#### TEXTABSCHNITT:
++++++++++
Doch manchmal frage ich mich, ob das Verhältnis ausgewogen ist. Ich meine das Verhältnis zwischen dem zeitlichen Aufwand einer monatelangen Fotobucherstellung und zwischen dem Zeitraum, den man benötigt, um sich so ein Fotobuch dann nach Jahren wieder durchzublättern. Natürlich hat man auch Freude bei der Fotobuchgestaltung. Das sind außerdem die Momente, in denen sich der anfangs genannte „Gerade jetzt“-Zustand auf magische Weise mit der Erinnerung verquickt. Man ist dann gewissermaßen doppelt anwesend: Im „Gerade jetzt“ am 3. Oktober des Jahres 2024 und in der Domkuppel der Kathedrale Santa Maria del Fiore in Florenz am 2. September 2023. Doppelte Anwesenheit, das hat schon auch was für sich.

Tatsächlich kann die Aufarbeitung von Vergangenem aber auch verpflichtend sein. Mein bester Freund Hans erzählte mir von einigen Terrabyte-Festplatten mit  Fotos und Filmen, die sein lieber Vater der Familie vererbt hat. Die Menschen dokumentieren halt gern mehr oder wenig ausführlich ihr Leben und im Jenseits kann es ihnen ja ziemlich egal sein, wie intensiv das Dokumentierte später noch unter die Lupe genommen wird. Wenn man nur noch Asche ist, dann muss man sich auch nicht mehr ärgern: „Herrschaftszeiten, die ganze Fotografiererei und kein Schwein interessiert sich jetzt mehr dafür! Da hätte ich mir die Kathedralen ja gleich NUR anschauen können. Mensch!“

Fotobücher macht man, um die angenehmen Lebensevents sichtbar zu behalten. Für die unangenehmen Erlebnisse sind bei mir meistens Träume zuständig. Traum: Ich war in der Realschulzeit und hatte mal wieder vergessen, den Nachmittagsunterricht zu besuchen. Schlimme Befürchtungen kamen auf, dass ich deswegen den Abschluss nicht schaffen könnte. So einen Dreck träumt mein schuldbewusstes Hirn noch nach 50 Jahren. Geht’s noch? Vom Schmusen mit meiner ersten Freundin träume ich nie. Mein Traumhirn ist halt kein Genießer, sondern ein Sorgensafe, der sich gerne immer wieder mal öffnet, um zu zeigen, was er Ungutes angesammelt hat.
++++++++++
#### BEREITGESTELLTE EINTRÄGE:

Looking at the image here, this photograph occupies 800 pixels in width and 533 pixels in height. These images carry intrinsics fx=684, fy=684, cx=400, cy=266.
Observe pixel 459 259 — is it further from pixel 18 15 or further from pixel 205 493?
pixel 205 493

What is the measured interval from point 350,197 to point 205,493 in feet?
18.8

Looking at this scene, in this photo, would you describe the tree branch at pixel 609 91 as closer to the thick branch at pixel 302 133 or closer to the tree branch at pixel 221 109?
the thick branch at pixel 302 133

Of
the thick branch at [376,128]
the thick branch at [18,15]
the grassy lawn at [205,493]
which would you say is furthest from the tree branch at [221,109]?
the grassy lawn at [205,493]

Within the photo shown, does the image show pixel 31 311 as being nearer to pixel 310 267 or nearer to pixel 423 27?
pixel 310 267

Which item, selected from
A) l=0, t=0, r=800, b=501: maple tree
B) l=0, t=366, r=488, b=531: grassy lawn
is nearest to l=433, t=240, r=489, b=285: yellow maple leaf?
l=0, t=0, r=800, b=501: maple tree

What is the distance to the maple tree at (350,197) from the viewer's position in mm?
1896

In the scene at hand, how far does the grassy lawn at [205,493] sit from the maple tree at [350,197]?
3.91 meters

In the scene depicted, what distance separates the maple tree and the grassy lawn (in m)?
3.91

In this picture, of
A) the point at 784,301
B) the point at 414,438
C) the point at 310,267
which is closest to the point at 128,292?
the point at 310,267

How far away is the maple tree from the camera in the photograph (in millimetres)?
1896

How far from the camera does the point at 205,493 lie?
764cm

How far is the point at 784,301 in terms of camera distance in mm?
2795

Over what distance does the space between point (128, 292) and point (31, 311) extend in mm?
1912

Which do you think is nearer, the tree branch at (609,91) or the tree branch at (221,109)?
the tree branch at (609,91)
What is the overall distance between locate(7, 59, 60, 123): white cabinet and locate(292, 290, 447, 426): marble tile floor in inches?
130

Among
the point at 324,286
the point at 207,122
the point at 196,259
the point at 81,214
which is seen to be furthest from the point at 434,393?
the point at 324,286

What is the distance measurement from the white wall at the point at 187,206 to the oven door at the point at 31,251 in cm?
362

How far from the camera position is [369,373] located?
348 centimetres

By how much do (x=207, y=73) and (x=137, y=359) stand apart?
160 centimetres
++++++++++
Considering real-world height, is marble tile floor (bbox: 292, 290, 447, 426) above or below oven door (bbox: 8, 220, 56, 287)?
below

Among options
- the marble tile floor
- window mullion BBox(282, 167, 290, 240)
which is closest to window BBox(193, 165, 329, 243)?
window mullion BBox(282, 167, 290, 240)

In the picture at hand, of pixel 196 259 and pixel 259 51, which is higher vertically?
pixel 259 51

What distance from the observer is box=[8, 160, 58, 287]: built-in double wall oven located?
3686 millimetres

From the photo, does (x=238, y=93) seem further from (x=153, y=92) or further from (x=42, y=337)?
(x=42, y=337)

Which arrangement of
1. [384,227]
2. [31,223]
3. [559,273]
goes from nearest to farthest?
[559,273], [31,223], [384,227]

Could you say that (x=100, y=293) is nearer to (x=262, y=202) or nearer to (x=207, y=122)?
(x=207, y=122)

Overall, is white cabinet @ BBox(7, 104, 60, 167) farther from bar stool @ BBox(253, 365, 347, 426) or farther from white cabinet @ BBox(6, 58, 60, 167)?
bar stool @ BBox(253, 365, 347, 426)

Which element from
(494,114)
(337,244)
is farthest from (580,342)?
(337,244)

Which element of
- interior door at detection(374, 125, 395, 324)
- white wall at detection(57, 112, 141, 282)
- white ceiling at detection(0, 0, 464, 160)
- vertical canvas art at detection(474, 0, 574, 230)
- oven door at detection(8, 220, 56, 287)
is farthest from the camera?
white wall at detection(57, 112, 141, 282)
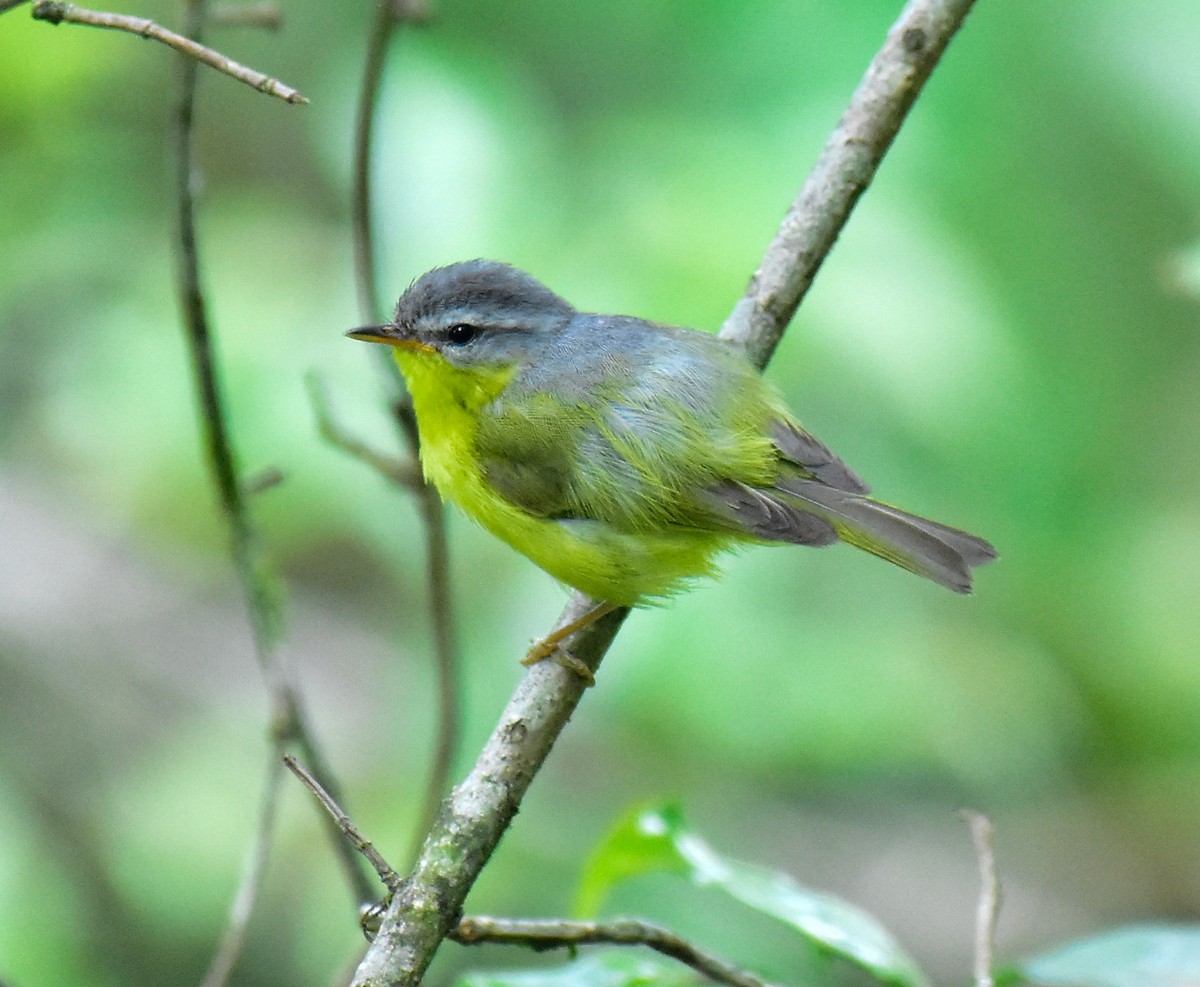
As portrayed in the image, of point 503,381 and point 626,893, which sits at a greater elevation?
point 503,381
++++++++++
#### AUFGABENSTELLUNG:
Setzen Sie den Text über Fotobücher, Erinnerungen und Träume im Anschluss an seinen letzten Satz fort. Zwischen den Einträgen und dem Text besteht kein Zusammenhang.

#### LÖSUNGSTEIL:
Also, wie man sieht: Es ist überhaupt nicht menschlich, nur im „Hier und Jetzt“ zu existieren. Das Hirn braucht den Vergleich mit der Vergangenheit. Es kann dann denken: „In den 80er war ich ein ein weitgehendst von Empathie befreiter Tropf. Inzwischen weiß ich, dass ich nicht der Nabel der Welt bin.“ Gut — insgeheim weiß ja jede/jeder von sich selbst, dass er/sie natürlich schon der Nabel der Welt ist. Wer soll es sonst sein? Man wird als ICH geboren, man stirbt als ICH, dazwischen denkt man als ICH. Daraus folgt: Nabel der Welt. Gegenstimmen?

Puh, das ist starker Tobak heute, wie man früher so schön sagte. Bin gerade etwas melancholisch drauf, aber doch ziemlich froh. Sehr froh sogar. Überschwenglich froh! Meine liebe Mama hatte nämlich vor einer Woche einen Schlaganfall, sie konnte plötzlich kein Wort mehr formulieren. Zum großen Glück war meine Schwester Cornelia gerade bei ihr und hat erkannt: Wir müssen sofort ins Krankenhaus! Dort hat man meine Mama sofort operiert, hat ihr ein Blutgerinnsel aus dem Kopf entfernt. Die Ärzte sprechen von einem medizinischen Wunder. Denn meine Mama kann nun, nach einigen Tagen in der Klinik, sogar wieder etwas besser sprechen als vor dem Schlaganfall. Es ist unfassbar! Nun kommt sie auf eine vierwöchige Kur ins niederbayerische Hinterland und freut sich sogar darauf.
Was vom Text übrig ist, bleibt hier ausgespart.